Znajdowałam się w pokoju małej dziewczynki, która wygodnie spała.
Przy moim boku stała Anastazja, zauroczona widokiem dziewczynki.
- Anastazja? - byłam zdziwiona jej obecnością i tym, jak tu się znalazłam
- Obiecałaś mi pomóc - wyszeptała
- Tak! Ale kompletnie nic nie wiedziałam! - byłam lekko zdenerwowana
- Musisz pomóc mi ją przenieść.. - przeciągała Anastazja
- Co?! Jak ty sobie wyobrażasz przeniesienie dziecka!? I gdzie ty chcesz ją przenieść!? - zaczęłam się kłócić
- Opanuj emocje.. Nie rozumiesz, że ona jest molestowana przez ojca!? Sąd i opieka społeczna tego nie widzą! Amanda jest rozsądną dziewczynką dlatego nie wyda ojca bo wie, że to jej tata - powiedziała z lekkimi łzami Anastazja
-W takim razie gdzie mam ją przenieść? - zapytałam
- Do mojej siostry.. Mieszka na starych blokach pod numerem 10, wyjaśnisz jej to wszystko - błagała mnie
Podeszłam do osmioletniej dziewczynki która w tej chwili spała, wzięłam ją w objęcia i po cichu zmierzałam w stronę Anastazji.
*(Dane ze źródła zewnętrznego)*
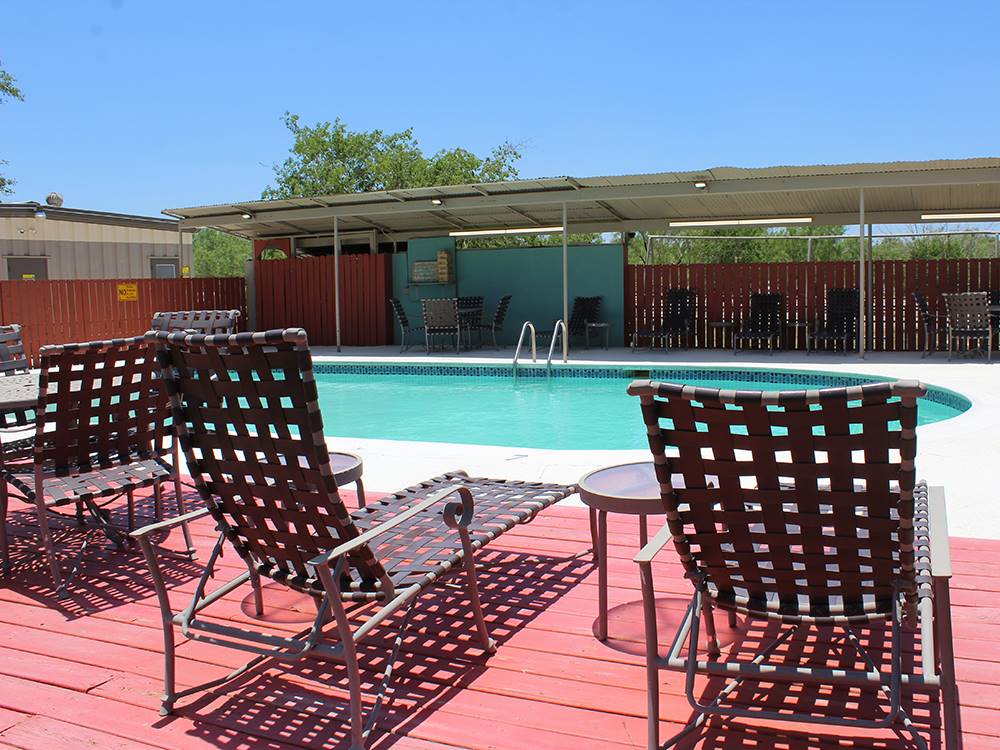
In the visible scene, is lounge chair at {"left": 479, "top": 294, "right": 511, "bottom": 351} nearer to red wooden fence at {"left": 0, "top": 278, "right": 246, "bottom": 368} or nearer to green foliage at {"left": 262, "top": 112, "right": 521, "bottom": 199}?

Nagle z drugiego pokoju zapaliło się światło, a ja usłyszałam kroki.
- Anastazja! - popadłam w panikę
- To chyba Herman, spróbuje go zatrzymać! Ty uciekaj przez okno! - kobieta zamknęła drzwi do pokoju Amandy i je przytrzymywała
Otworzyłam okno jednak wysokość mnie zdołowała:
- Nie ma mowy! Nie zejdę, z dzieckiem tym bardziej!
-Idź! - rozkazała mi
Powoli przełożyłam jedną nogę potem drugą i ostrożnie pomagając sobie tylko jedną ręką starałam nie spaść. Mocno trzymałam w objęciach Amandę.
CZYTASZ
Paranormals Life
Short StoryDziewczyna która zawsze była wytykana palcem, ma nadprzyrodzone moce dzięki której może kontaktować się z duchem.. Niestety to wiążę za sobą spore problemy...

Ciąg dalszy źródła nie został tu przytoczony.